I'm just curious is it normal to have 40-70% one core utilisation for system process that is called [kernel{vtnet1 rxq 0}] ? How much traffic can I get on my 10Gb NIC passing through pfSense without performance degrade. Does it has something to do with vNIC queue size or host KVM linux settings?
-
Hmm, I mean I'd expect a single core to pass a lot more than that but it will obviously pass a lot more with multicores/multiqueue NICs.
Do you have multiqueue disabled in the sysctls?

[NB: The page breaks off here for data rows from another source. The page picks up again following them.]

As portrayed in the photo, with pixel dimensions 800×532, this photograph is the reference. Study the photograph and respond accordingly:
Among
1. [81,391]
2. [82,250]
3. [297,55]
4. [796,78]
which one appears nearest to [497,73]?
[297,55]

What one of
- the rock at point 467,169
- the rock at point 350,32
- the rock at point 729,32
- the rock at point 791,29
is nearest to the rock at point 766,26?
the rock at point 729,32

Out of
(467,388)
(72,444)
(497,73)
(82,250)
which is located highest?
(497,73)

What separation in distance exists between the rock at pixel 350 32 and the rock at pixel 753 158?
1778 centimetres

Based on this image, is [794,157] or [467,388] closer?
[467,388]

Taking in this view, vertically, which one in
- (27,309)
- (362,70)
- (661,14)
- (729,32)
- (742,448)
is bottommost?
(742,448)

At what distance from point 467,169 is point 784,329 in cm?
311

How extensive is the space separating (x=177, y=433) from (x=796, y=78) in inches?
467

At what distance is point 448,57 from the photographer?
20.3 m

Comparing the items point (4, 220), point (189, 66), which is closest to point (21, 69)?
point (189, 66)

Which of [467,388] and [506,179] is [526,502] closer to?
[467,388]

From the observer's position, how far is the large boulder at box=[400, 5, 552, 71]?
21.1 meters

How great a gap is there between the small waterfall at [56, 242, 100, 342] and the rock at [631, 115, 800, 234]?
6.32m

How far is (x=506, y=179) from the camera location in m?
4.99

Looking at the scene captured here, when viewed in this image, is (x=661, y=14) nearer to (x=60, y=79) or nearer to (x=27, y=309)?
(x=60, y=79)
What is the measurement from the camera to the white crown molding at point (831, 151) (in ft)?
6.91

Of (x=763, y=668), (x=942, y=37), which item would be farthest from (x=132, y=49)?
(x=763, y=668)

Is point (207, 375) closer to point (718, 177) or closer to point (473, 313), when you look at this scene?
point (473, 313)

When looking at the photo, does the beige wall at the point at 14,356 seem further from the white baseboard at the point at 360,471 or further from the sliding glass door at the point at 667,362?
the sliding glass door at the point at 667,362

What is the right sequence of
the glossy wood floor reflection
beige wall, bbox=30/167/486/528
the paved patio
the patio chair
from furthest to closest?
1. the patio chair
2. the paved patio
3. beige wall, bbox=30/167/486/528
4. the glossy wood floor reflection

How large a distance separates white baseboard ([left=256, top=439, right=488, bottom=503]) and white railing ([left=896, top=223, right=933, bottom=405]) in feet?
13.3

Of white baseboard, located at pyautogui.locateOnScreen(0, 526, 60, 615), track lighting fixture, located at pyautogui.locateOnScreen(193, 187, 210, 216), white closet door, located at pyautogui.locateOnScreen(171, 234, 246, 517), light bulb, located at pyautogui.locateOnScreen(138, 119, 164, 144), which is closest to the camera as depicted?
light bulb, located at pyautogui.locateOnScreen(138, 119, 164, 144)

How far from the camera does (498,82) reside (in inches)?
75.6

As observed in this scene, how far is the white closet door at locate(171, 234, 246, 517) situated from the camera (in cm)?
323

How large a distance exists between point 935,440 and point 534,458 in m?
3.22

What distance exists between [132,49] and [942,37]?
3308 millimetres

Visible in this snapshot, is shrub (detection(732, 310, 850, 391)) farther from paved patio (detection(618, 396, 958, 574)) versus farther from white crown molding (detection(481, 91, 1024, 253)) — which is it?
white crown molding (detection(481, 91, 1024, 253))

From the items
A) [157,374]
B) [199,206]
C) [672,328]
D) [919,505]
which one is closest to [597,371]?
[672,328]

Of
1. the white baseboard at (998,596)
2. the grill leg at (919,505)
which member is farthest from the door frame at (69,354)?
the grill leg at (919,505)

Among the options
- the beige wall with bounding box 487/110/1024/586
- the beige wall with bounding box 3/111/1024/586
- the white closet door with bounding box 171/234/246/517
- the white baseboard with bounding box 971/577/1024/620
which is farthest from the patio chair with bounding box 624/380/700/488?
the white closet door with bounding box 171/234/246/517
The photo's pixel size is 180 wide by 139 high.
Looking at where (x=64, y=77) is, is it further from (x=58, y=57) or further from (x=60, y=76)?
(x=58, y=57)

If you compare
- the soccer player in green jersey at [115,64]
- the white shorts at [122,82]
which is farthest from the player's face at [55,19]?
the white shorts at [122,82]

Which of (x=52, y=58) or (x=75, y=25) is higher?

[2.7.0-DEVELOPMENT][admin@cedev.stevew.lan]/root: sysctl hw.vtnet hw.vtnet.rx_process_limit: 512 hw.vtnet.mq_max_pairs: 8 hw.vtnet.mq_disable: 0 hw.vtnet.lro_disable: 0 hw.vtnet.tso_disable: 0 hw.vtnet.csum_disable: 0Or in KVM
Do those NICs shows as multiqueue in the boot logs?
What changed between the 10% and 50% use situations?
-
@stephenw10 , ain't nothing changed from pfSense perspective when we noticed performance degrade.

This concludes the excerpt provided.